How we think about reliability
Most software can go down for an hour and the cost is a backlog: work piles up, people catch up later, and nothing is really lost. A point of sale doesn't get that grace. When it goes down during business hours, a line forms at the counter, your team can't look up a price or pull up an account, and some of the customers in that line set their things down and leave. The sale walks out with them, and the impression of a store that couldn't help them stays behind. Running your store on Rundoo means trusting us with the most operationally critical system you have, and this is what we do to be worthy of that.
Not every outage costs you the same
We rank failures by what they actually cost your business, and we spend our engineering effort accordingly:
- A sustained outage during business hours. This is the one we treat as close to unforgivable. Fifteen minutes of downtime during the morning rush costs you sales and goodwill at the same time, and nearly everything on this page exists to prevent it.
- A blip of under a second. You tap again, it goes through, and your customer never notices. We work to eliminate these too, but they don't cost you a sale.
- An outage overnight while the store is closed. Frustrating if you're counting inventory at midnight, but it never touches a customer.
There's a fourth failure that doesn't start on our side at all: your store's internet connection going out. Nick covered how Rundoo handles that in Where is the offline mode?
Standing on proven infrastructure
The first reliability decision happens below our own code. Rundoo runs on Google Cloud, the same infrastructure that runs Gmail and YouTube, which means the work of keeping servers powered, networked, secured, and replaced when they fail is done by one of the largest infrastructure teams in the world rather than by us. That work is invisible when it's done well, and Google does it at a scale and a level of rigor that no point-of-sale company could match on its own.
We make the same choice one level up. Your data lives in Google's managed database service, which backs it up continuously and lets us restore it to the way it was at any specific minute. Whatever else goes wrong on a bad day, your sales history, inventory, and customer balances are never part of the blast radius.
Preventing bad changes from reaching your store
Most outages in software have the same root cause: somebody changed something. Reliability work therefore starts with how changes are made.
- Testing. Before any change reaches the system that runs your store, it has to pass thousands of automated tests. Every new feature also ships with its own tests attached, so a change someone makes a year from now can't quietly break it without a test failing first.
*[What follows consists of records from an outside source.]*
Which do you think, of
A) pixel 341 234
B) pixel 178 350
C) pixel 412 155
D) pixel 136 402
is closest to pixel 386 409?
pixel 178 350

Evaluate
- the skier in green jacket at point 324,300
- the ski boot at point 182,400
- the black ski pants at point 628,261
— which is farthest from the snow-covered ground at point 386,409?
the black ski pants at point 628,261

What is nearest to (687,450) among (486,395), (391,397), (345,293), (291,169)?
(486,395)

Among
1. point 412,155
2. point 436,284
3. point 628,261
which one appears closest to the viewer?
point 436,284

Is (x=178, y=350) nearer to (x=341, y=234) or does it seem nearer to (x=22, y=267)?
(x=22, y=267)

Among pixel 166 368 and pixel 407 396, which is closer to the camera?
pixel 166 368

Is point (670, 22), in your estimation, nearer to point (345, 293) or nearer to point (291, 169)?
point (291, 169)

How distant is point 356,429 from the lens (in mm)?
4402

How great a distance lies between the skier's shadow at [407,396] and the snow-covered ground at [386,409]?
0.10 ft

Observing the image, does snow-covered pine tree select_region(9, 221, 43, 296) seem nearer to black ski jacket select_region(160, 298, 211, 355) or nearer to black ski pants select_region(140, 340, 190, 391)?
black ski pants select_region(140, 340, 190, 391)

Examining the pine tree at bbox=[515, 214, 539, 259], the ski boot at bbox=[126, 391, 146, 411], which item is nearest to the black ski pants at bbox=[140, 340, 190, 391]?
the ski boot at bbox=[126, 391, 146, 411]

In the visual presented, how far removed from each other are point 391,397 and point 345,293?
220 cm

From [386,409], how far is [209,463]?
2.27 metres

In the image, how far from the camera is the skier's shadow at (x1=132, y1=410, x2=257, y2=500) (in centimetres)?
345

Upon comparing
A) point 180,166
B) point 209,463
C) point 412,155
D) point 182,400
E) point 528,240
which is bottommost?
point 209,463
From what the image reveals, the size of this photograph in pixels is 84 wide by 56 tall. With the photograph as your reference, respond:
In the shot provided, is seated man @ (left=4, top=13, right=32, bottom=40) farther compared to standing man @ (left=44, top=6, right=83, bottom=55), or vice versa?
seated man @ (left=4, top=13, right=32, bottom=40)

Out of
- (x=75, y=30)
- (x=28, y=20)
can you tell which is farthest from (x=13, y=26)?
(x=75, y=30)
- Small, frequent changes. As of June 2026 we ship 20 to 30 updates a day, each one deliberately small. When something does go wrong, the responsible change is tiny, recent, and easy to find. Much of our industry still ships software in large quarterly releases, where every problem becomes a search through months of accumulated changes.
- Gradual rollouts. Higher-risk changes, especially anything involving money, don't turn on for everyone at once. We enable them for a small number of stores first, watch how they behave, and only then expand. If something is wrong, we learn it from a handful of stores instead of all of them.
Catching and fixing the ones that slip through
No prevention is perfect, so the second half of the work is finding problems fast and fixing them fast.
- Monitoring. Automated checks run against our live system around the clock, confirming the product is responding and responding quickly, so we typically know something broke within moments of it happening. Customers report problems too, and we're grateful when they do, but the goal is to already be working on a fix before anyone picks up the phone.
- Redundancy. The systems your store can't operate without run as multiple copies. If one fails, traffic moves to a healthy one, usually without you noticing anything happened.
- Rollback. Because every change is small, undoing one is small too. When a bad change reaches production, we roll it back quickly and cleanly, often automatically.
No one is perfect, including us
Even with all of this, we won't promise you that Rundoo will never have a bad minute, because nobody can promise that honestly. Google Cloud and Amazon Web Services run the most sophisticated infrastructure operations on the planet, and both still have the occasional outage that takes a visible slice of the internet down with them. What we can promise is the discipline that makes a bad day rare and the machinery that makes it short. We understand exactly what's at stake when your register is the thing standing between a customer and the door, and on the rare day we fall short, our job is to be back before your line is.